TEXT →
--- --- ---

Why Multiple Risk Layers Matter

In any complex system, a single point of failure is a guarantee that something will eventually go wrong. Trading is no different. A stop loss protects you from a bad trade — but what if five bad trades happen in a row? A position limit protects you from oversizing — but what if the market gaps through your stop overnight?

Defense in depth is a principle borrowed from engineering and military strategy: build multiple independent barriers so that a failure in one layer is caught by the next. In slmaj, each risk layer operates independently. They do not depend on each other to function. If one layer fails to trigger for any reason, the others still protect you.

Consider this scenario: The bot opens a position in TSLA based on a high-confidence signal. Minutes later, an unexpected earnings revision is announced, and the stock drops 5% in seconds. Here is how each layer responds:

  • Layer 1 (Position limits) already capped the position at $10,000, limiting the maximum dollar exposure before the trade was even placed.

--- --- ---

PROBLEMS TO WORK ON →
1) Print the lines of the listing from the line containing "Wrap output in <instances>...</instances>. Mask" through the end of the listing, including both of those lines.
2) Proceed with the passage on layered risk controls in trading, picking up after its final sentence.
The listing that follows has no connection to the passage above.

[Collected Data Entries]
--- --- ---

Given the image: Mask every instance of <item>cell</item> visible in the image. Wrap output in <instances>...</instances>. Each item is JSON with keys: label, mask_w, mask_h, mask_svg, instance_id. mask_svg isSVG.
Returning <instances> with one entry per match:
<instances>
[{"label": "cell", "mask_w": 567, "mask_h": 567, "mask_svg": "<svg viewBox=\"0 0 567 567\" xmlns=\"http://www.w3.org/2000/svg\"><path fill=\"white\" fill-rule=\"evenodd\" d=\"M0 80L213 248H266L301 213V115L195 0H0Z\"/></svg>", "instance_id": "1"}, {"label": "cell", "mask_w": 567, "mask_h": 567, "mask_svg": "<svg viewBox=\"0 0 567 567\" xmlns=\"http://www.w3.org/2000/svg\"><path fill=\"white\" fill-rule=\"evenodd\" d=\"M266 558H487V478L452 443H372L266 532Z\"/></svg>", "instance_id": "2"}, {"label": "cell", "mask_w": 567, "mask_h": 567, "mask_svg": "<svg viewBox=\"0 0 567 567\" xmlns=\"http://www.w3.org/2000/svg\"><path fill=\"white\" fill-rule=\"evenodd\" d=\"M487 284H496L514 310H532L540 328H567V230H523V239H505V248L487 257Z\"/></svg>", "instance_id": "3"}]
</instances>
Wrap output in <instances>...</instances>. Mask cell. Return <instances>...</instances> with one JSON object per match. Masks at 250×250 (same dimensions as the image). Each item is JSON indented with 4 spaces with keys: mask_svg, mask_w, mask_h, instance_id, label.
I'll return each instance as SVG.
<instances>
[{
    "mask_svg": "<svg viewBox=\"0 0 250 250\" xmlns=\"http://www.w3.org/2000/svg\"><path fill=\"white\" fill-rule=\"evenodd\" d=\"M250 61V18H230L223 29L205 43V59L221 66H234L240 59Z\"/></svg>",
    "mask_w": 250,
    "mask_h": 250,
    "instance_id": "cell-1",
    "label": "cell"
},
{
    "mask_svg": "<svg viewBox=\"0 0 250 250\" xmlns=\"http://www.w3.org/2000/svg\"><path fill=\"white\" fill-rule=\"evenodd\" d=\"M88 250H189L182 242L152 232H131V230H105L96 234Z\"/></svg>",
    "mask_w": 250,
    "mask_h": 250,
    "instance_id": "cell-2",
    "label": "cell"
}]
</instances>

--- --- ---

PER-TASK ANSWERS →
1)
Wrap output in <instances>...</instances>. Mask cell. Return <instances>...</instances> with one JSON object per match. Masks at 250×250 (same dimensions as the image). Each item is JSON indented with 4 spaces with keys: mask_svg, mask_w, mask_h, instance_id, label.
I'll return each instance as SVG.
<instances>
[{
    "mask_svg": "<svg viewBox=\"0 0 250 250\" xmlns=\"http://www.w3.org/2000/svg\"><path fill=\"white\" fill-rule=\"evenodd\" d=\"M250 61V18H230L223 29L205 43V59L221 66H234L240 59Z\"/></svg>",
    "mask_w": 250,
    "mask_h": 250,
    "instance_id": "cell-1",
    "label": "cell"
},
{
    "mask_svg": "<svg viewBox=\"0 0 250 250\" xmlns=\"http://www.w3.org/2000/svg\"><path fill=\"white\" fill-rule=\"evenodd\" d=\"M88 250H189L182 242L152 232H131V230H105L96 234Z\"/></svg>",
    "mask_w": 250,
    "mask_h": 250,
    "instance_id": "cell-2",
    "label": "cell"
}]
</instances>

2)
  • Layer 2 (Stop loss) triggers at -2%, closing the position and capping the loss at $200. But if the stock gaps past the stop price, the actual loss might be $300-$400.
  • Layer 3 (Daily loss cap) adds this loss to the day's running total. If the total crosses the daily limit, the bot stops opening new positions for the rest of the day.
  • Layer 4 (Kelly Criterion) had already sized this position smaller than the maximum because the signal confidence was moderate, not extreme — reducing the realized loss.
  • Layer 5 (Circuit breaker) counts this as a consecutive loss. If two more stops trigger in a row, the bot enters a cooldown period and pauses all trading.

No single layer would have been sufficient. The stop loss limited the per-trade damage but could not prevent the next trade from also losing. The daily cap eventually stopped the bleeding. The circuit breaker added a cooling-off period. Together, a potentially catastrophic day becomes a manageable loss.

Layer 1: Position Limits

Position limits are the simplest and most fundamental risk control. They cap how much capital you can commit to any single trade and how many trades you can have open at once.

Three parameters control this layer:

  • max_position_size — The maximum dollar amount the bot will allocate to a single position. If this is set to $10,000, the bot will never buy more than $10,000 worth of any single stock, forex pair, or crypto asset in one trade.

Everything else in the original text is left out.